Problem set
1. Translate this sentence from the ratatouille recipe into Spanish: "Add the eggplant, salt, spices, and savory and cook covered until the eggplant is tender, about 10 minutes."
2. Please list every ingredient in the ratatouille recipe whose amount is given in "ts".

## Start Passage to read

Ratatouille is a dish made of eggplant, zucchini, tomatoes, garlic, and onion stewed in olive oil with various herbs. It arose in the area near Nice at the end of the eighteenth century.

Both Arcimbaldo paintings and ratatouille are composed of disparate elements that retain their distinct form.

Ratatouille à l’Arcimbaldo

3 Tbs. olive oil

1 onion, diced

3-5 garlic cloves, minced

1 eggplant, diced

1 ts salt

1-2 ts cumin

½ ts cinnamon

¼ – ½ ts cayenne pepper

black pepper

several sprigs of savory

1 zucchini, diced

a handful of cherry tomatoes from the garden

fresh basil

125 g fresh sheep or goat cheese, crumbled

150 g (1 cup) couscous

Sauté the onions and garlic in the olive oil until translucent. Add the eggplant, salt, spices, and savory and cook covered until the eggplant is tender, about 10 minutes.

Add the zucchini and tomatoes and cook another 10 minutes until tender. While the vegetables are cooking, prepare the couscous. Bring 125 ml (1 cup) water to a boil. Add the couscous. Cover, remove from heat, and let sit 5 minutes.

When the couscous is done, add to the stew. Mix in chopped fresh basil and the cheese.

## End Passage to read
## Start Listed records

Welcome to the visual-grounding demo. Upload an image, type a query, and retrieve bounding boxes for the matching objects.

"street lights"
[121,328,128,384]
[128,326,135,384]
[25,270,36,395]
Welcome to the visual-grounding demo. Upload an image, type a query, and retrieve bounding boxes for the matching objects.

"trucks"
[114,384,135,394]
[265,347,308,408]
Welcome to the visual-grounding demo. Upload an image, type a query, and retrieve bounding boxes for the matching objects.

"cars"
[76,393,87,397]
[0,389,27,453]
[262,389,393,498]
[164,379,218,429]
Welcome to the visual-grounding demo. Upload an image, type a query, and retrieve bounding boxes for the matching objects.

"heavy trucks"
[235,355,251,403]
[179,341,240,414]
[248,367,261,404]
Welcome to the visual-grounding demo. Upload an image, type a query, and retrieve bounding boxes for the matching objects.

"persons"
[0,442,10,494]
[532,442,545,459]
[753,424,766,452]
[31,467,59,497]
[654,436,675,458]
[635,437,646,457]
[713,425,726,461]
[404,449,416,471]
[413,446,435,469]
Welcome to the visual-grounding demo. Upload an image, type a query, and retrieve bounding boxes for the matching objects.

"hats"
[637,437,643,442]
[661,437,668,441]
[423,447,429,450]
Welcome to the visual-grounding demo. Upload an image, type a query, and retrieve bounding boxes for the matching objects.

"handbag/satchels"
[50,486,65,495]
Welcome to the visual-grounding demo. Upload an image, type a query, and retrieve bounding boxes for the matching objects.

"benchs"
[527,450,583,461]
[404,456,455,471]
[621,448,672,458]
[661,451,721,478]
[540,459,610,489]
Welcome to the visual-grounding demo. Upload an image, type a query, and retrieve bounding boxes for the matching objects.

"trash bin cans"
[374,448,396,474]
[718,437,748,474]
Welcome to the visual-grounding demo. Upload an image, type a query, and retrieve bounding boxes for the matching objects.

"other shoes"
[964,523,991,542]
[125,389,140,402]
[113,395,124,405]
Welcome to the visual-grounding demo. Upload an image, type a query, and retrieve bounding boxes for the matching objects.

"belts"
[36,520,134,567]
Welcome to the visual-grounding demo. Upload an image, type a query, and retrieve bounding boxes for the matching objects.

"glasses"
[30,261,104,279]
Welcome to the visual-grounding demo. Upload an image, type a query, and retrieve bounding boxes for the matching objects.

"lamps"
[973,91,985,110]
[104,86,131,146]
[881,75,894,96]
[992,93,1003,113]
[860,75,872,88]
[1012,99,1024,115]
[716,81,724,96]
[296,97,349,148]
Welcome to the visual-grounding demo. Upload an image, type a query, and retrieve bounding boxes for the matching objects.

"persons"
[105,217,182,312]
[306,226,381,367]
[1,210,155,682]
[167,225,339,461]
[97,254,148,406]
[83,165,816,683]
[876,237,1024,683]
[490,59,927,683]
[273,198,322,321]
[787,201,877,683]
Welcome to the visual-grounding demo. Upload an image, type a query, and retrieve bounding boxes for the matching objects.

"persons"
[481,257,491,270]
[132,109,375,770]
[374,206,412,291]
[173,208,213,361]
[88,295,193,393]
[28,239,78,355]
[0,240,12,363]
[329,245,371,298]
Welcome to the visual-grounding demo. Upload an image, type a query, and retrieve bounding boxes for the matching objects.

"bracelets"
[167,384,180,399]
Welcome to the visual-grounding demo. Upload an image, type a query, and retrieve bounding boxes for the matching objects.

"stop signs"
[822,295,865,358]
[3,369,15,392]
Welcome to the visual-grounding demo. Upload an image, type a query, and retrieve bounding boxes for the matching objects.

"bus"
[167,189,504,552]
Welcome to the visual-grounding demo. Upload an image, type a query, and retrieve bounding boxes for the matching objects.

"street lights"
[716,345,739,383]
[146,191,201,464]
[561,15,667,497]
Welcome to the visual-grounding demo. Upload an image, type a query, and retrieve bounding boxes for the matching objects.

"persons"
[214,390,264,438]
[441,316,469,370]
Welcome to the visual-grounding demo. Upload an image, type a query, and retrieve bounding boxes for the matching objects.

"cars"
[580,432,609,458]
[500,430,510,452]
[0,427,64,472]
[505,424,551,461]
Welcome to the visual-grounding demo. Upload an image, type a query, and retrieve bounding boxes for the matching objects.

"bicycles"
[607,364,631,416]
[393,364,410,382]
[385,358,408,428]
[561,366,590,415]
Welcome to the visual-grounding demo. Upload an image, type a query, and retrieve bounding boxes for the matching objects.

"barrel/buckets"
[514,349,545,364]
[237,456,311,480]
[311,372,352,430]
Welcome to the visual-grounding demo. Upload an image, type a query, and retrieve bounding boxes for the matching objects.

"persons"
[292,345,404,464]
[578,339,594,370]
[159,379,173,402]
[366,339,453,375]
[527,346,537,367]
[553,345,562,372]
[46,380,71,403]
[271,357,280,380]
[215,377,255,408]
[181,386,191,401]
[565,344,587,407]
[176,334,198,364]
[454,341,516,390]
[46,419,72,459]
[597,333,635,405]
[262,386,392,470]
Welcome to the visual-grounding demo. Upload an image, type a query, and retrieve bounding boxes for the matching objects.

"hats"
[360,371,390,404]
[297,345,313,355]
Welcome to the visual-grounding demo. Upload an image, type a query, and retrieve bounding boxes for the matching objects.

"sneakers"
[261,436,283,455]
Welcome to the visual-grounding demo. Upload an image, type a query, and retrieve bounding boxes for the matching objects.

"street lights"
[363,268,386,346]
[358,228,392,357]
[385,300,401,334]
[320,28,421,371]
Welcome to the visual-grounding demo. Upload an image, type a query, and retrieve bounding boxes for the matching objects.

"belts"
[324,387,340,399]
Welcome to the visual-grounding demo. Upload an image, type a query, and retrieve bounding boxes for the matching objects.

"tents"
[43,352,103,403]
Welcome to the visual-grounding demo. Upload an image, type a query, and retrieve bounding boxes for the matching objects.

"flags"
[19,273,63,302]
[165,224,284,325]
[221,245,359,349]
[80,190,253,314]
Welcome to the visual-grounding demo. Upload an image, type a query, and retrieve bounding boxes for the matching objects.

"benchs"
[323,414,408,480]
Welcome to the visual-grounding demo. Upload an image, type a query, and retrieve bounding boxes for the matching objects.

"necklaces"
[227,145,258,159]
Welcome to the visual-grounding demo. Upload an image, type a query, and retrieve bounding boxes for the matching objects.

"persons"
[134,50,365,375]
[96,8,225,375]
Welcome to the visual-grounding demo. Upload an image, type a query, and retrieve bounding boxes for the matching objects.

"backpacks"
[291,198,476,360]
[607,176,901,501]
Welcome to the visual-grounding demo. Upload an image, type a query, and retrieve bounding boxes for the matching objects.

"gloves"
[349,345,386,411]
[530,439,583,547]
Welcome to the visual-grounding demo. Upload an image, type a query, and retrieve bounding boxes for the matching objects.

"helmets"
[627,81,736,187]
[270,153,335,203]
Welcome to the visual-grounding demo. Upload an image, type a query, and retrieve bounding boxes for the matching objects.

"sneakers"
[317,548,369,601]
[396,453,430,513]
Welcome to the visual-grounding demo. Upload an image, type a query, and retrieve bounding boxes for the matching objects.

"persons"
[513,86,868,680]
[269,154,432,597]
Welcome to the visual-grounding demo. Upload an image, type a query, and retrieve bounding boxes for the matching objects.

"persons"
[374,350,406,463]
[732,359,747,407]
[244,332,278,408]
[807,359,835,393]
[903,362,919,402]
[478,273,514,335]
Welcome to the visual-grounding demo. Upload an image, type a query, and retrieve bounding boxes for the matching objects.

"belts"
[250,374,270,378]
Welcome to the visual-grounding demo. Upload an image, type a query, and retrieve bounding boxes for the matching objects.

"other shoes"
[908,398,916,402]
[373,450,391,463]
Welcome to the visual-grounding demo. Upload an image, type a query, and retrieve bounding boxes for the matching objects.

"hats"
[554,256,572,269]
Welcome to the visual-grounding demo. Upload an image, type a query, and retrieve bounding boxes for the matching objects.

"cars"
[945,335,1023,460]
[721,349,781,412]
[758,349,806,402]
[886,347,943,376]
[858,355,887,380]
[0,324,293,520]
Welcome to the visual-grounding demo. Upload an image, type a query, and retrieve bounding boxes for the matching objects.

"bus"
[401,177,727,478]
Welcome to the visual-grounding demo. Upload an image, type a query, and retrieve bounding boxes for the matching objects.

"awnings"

## End Listed records

Task-by-task solutions
1. Añada la berenjena, la sal, las especias y la ajedrea, y cocine tapado hasta que la berenjena esté tierna, unos 10 minutos.

2.
- salt
- cumin
- cinnamon
- cayenne pepper